═══ Passage provided
Gunner Wright is an American film actor known for his role in the film Love and for portraying Isaac Clarke in the Dead Space video game series. Wright raced motorcycles competitively until the age of 21 when he moved to Southern California. There, he began working on Fox Television's Fastlane series and soon began a career in acting. He appeared in Clint Eastwood's film J. Edgar.

Career 
Wright appeared in G.I. Joe: The Rise of Cobra as a Secret Service Agent. In 2011, Wright starred in the 2011 film Love by director William Eubank. Wright played the main character, American astronaut Lee Miller who becomes stranded aboard the International Space Station.

Wright also stars in Dead Space 2 and Dead Space 3 as protagonist Isaac Clarke, developed by Visceral Games and distributed by Electronic Arts. Wright attended the 2010 Comic-Con to promote Dead Space 2 and meet with fans.
══════
§ To do:
[1] Please pull out the stretch from "Gunner Wright is" through "film J. Edgar." in the Gunner Wright passage, copying it word for word.
[2] Answer these from the Gunner Wright passage:
(a) Until what age did Wright race motorcycles competitively?
(b) Which character did Wright play in the film Love?
(c) What event did Wright attend in 2010 to promote Dead Space 2?
═══ Data
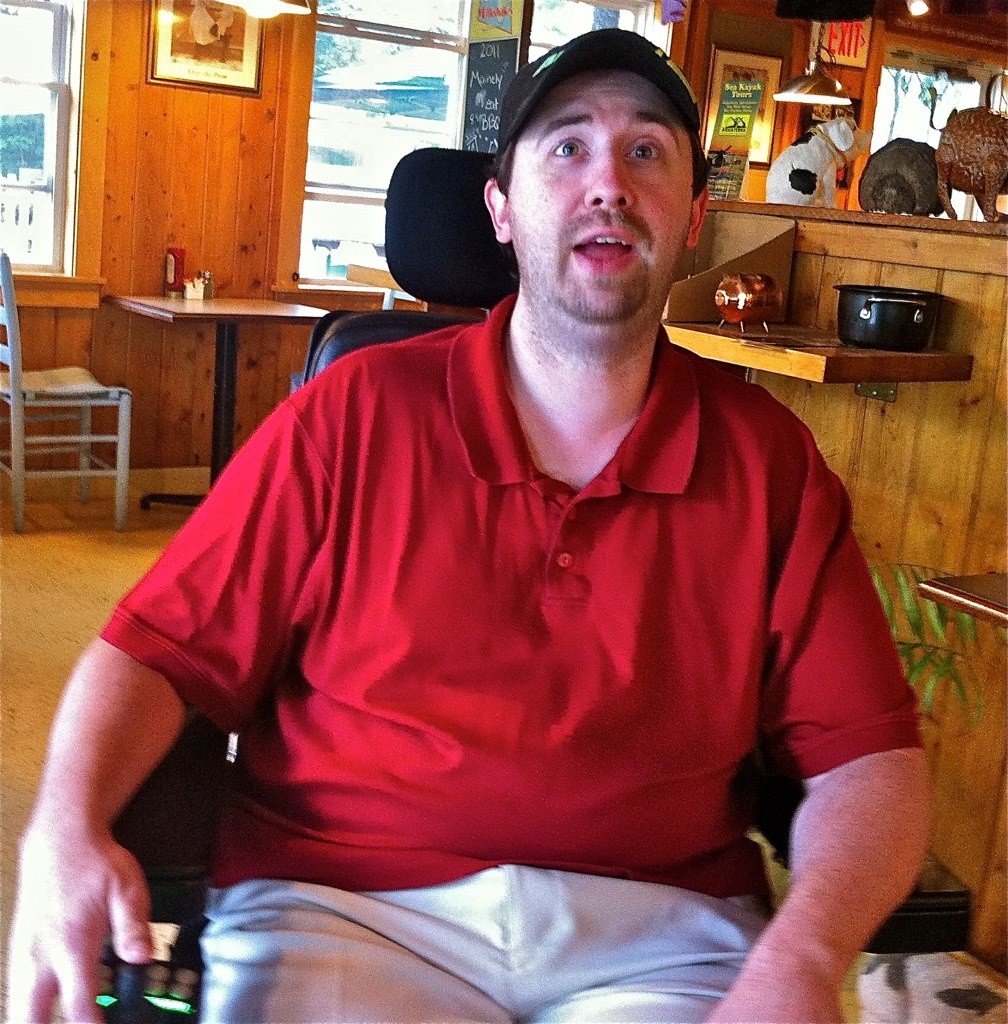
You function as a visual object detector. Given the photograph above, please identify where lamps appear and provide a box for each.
[772,20,854,109]
[212,0,314,23]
══════
§ Results of the exercise:
[1]
Gunner Wright is an American film actor known for his role in the film Love and for portraying Isaac Clarke in the Dead Space video game series. Wright raced motorcycles competitively until the age of 21 when he moved to Southern California. There, he began working on Fox Television's Fastlane series and soon began a career in acting. He appeared in Clint Eastwood's film J. Edgar.

[2]
(a) 21
(b) American astronaut Lee Miller
(c) The 2010 Comic-Con